Millions of Americans need insulin to survive. The researchers (Frederick Banting, Charles Best and James Collip) who developed insulin in the 1920s knew this and wanted to ensure the medication would remain affordable and safe. They assigned the patent to the University of Toronto for a nominal amount. When asked why they’d done that, Dr. Banting reportedly said “Insulin belongs to the world, not to me.”

On January 23, 1923, an American patent on both insulin and Toronto’s method of making it was awarded to Banting, Collip, and Best. For $1.00 to each, the three discoverers assigned their patent rights to the Board of Governors of the University of Toronto. The application had stressed that none of the other researchers in the past had been able to produce a nontoxic antidiabetic extract. A patent was necessary to restrict manufacture of insulin to reputable pharmaceutical houses who could guarantee the purity and potency of their products. It would also prevent unscrupulous drug manufacturers from making or patenting an impotent or weakened version of this potentially dangerous drug and calling it insulin. — clinchem.aaccjnls.org/…

Which brings us back to our system. It has clearly failed patients in this and many other respects. It has also failed the vision and intention of the researchers whose humanitarian intentions are being undone as pharmaceutical companies try to extract profits out of insulin sales, using every trick in the book.
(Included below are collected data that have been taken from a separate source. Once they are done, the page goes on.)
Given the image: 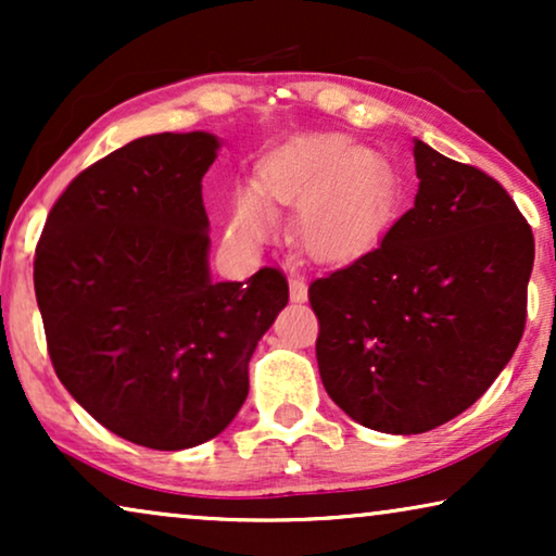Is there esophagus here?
Segmentation results:
<instances>
[{
    "instance_id": "esophagus-1",
    "label": "esophagus",
    "mask_w": 556,
    "mask_h": 556,
    "mask_svg": "<svg viewBox=\"0 0 556 556\" xmlns=\"http://www.w3.org/2000/svg\"><path fill=\"white\" fill-rule=\"evenodd\" d=\"M308 299V286L301 276H291V301L293 303H303Z\"/></svg>"
}]
</instances>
As we head towards 2020, we know that healthcare will again be a major part of the conversation. Republicans have failed miserably in outlining any alternative approach beyond reactionary slogans like “repeal and replace”. They have made it clear they do not plan to do anything in the approach to 2020, and will not detail any plans past 2020 either.

This is a good thing, because it allows Democrats to set the terms of the debate. A huge majority of Americans supports Medicare For All. This includes 85% of Democrats and a slim majority of Republicans.

The Republican response is, in Trump’s case to call private insurance “beloved” in a tweet that launched a hundred comedy routines:

I don’t know anyone apart from health-insurance executives who “loves” our current exploitative system. Most Americans know they’re being scammed. Republicans have underscored that by literally putting a fraudster in charge of their health-care proposals. There is no compromising with this party which wants to defraud the American people on a massive scale to line the pockets of its donors:

But this is no laughing matter. It is a matter of life and death.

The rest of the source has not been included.